Fixes For Lumps, Thin Sauce, And Grainy Texture
Most issues come from heat that runs too hot, stock that goes in too fast, or roux that didn’t cook long enough. These fixes get you back to smooth sauce without starting over.
| Problem | What Causes It | Fix |
|---|---|---|
| Lumps | Cold stock, poured in fast, or not whisked enough | Whisk hard, then strain; next time add stock in stages |
| Too thin | Short simmer or too much stock for the roux | Simmer longer; or add a small extra roux slurry made with hot stock |
| Too thick | Long simmer or high roux ratio | Whisk in hot stock a splash at a time until it pours cleanly |
| Raw flour taste | Roux cooked too briefly | Keep a gentle simmer 10–15 minutes, whisking often |
| Grainy feel | Boiled hard, or sauce reduced too fast | Lower heat; whisk; strain; finish with a small knob of cold butter |
| Oily top | Butter separated from high heat or long hold | Whisk off heat; keep warm on low; re-emulsify with a spoon of hot stock |
| Dull flavor | Weak stock or under-seasoning | Reduce stock first, or simmer sauce longer; season at the end |
Scaling The Recipe Without Guesswork
Use the table ratio and scale by cups of stock. For a small dinner, 2 cups of stock makes enough sauce for 3 to 4 portions. For a larger meal, 1 quart is a comfortable batch that fits in a standard saucepan.
If you double or triple, keep whisking discipline. Add stock in stages, scrape the corners of the pot, and keep the simmer gentle. Big batches thicken evenly when the bottom never scorches.
Using Leftover Velouté Sauce
Don’t toss leftovers. A chilled velouté sets up like a soft gel, then loosens when heated. That makes it handy for quick meals later in the week.

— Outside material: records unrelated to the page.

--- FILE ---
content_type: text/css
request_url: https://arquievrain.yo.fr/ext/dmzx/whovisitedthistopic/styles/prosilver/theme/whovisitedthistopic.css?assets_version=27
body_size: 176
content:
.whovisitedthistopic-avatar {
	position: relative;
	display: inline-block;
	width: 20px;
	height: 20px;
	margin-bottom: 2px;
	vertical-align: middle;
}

- Thin with stock and use it as a light soup base
- Stir into shredded chicken and peas for open-faced sandwiches
- Combine with cooked pasta and roasted vegetables for a fast bake
- Fold into mashed potatoes for extra silk
Checklist Before You Serve
- Roux stayed blond, not brown
- Sauce simmered long enough to lose raw flour taste
- Seasoning added at the end, not the start
- Texture coats a spoon and pours in a smooth ribbon
- Sauce kept warm, not boiled, right before the plate
If you want a steady classic sauce you can bend toward chicken, fish, or veal, this velouté sauce recipe is a solid base. Once you nail the heat and the whisk, you’ll start reaching for it anytime a dish needs a smooth finishing layer.